Suburbs with strong population growth undergoing gentrification may require new services such as shopping centres, financial service companies and restaurants.
During an economic downturn, demand for commercial property generally falls due to sluggish economic growth and poor business confidence. It’s also important to consider whether or not the investment may be susceptible to major economic downturns.
While long lease terms can be advantageous in providing rental certainty, they can also present a risk in the sense that it may take longer for you to find a tenant once the premises are vacated. If your property is vacated for an extended period of time, you’ll need to ensure that you’re well equipped to cover the carrying costs until you can find a new tenant.
Keep in mind that larger commercial properties may be more difficult to lease than smaller properties and will typically be more expensive to hold.

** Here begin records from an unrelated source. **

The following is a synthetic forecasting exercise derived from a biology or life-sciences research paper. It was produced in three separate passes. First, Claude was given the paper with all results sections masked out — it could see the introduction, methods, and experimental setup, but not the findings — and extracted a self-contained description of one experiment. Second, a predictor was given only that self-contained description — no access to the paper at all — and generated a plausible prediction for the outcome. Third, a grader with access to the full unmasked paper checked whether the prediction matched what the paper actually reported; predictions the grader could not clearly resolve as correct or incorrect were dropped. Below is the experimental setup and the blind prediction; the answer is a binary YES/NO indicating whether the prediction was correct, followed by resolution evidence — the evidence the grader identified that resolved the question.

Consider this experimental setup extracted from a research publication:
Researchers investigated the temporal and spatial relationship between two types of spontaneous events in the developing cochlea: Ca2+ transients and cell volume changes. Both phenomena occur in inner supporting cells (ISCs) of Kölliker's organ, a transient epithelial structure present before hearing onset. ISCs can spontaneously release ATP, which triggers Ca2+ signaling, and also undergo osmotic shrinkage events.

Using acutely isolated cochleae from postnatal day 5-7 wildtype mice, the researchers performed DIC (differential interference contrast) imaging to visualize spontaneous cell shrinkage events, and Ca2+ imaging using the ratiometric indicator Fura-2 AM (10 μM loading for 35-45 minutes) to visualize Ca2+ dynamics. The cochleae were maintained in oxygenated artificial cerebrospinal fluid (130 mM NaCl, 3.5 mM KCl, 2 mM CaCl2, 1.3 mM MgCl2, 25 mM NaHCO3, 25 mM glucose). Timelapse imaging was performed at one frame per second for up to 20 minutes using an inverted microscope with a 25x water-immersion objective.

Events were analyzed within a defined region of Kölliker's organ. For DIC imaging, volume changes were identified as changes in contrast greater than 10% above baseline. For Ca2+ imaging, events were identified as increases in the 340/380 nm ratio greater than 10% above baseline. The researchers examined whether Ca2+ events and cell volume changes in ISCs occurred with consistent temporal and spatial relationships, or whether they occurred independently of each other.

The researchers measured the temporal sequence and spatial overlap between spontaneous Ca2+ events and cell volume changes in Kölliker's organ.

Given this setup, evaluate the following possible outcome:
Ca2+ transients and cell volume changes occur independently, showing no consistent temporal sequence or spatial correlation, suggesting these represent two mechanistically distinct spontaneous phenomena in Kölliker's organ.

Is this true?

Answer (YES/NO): NO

It’s a good idea to keep tabs on the supply indicators of the area. For instance, an increase in property within the area may create a threat since existing tenants may look to upgrade or expand.
Individuals, trusts and companies can purchase investment properties. For individuals, an ideal structure to use is a self-managed super fund (SMSF), which can also provide investors with tax benefits.
Most commercial property loans work in a similar fashion to residential home loans. You can choose from variable, fixed or a split rate, as well as making principal and interest or interest-only repayments.
Generally, banks will lend up to 60-70% of the property value, but this loan-to-value ratio (LVR) is also based on the potential rent or yield that can be generated from the property. You generally need to complete a deposit of at least 30% of the property price to gain approval for a commercial mortgage, but this will depend on the lender’s individual terms. If you’re an existing homeowner, you can typically borrow against the equity in your home.
You may want to consider a line of credit commercial home loan that provides you with funding up to a set limit so you only pay interest on the funds drawn down.
You should carefully consider the following when reviewing the terms of the lease:
The value of the commercial property will be determined by a variety of factors. These may include the size of the property and some of the features of the building itself. The amount of people traffic shouldn’t be the main reason as to determining the value, consider the land value as well. For example, industrial zones generally have low land value, but may be suitable for particular types of businesses like a taxi depot because it may be close to public transport.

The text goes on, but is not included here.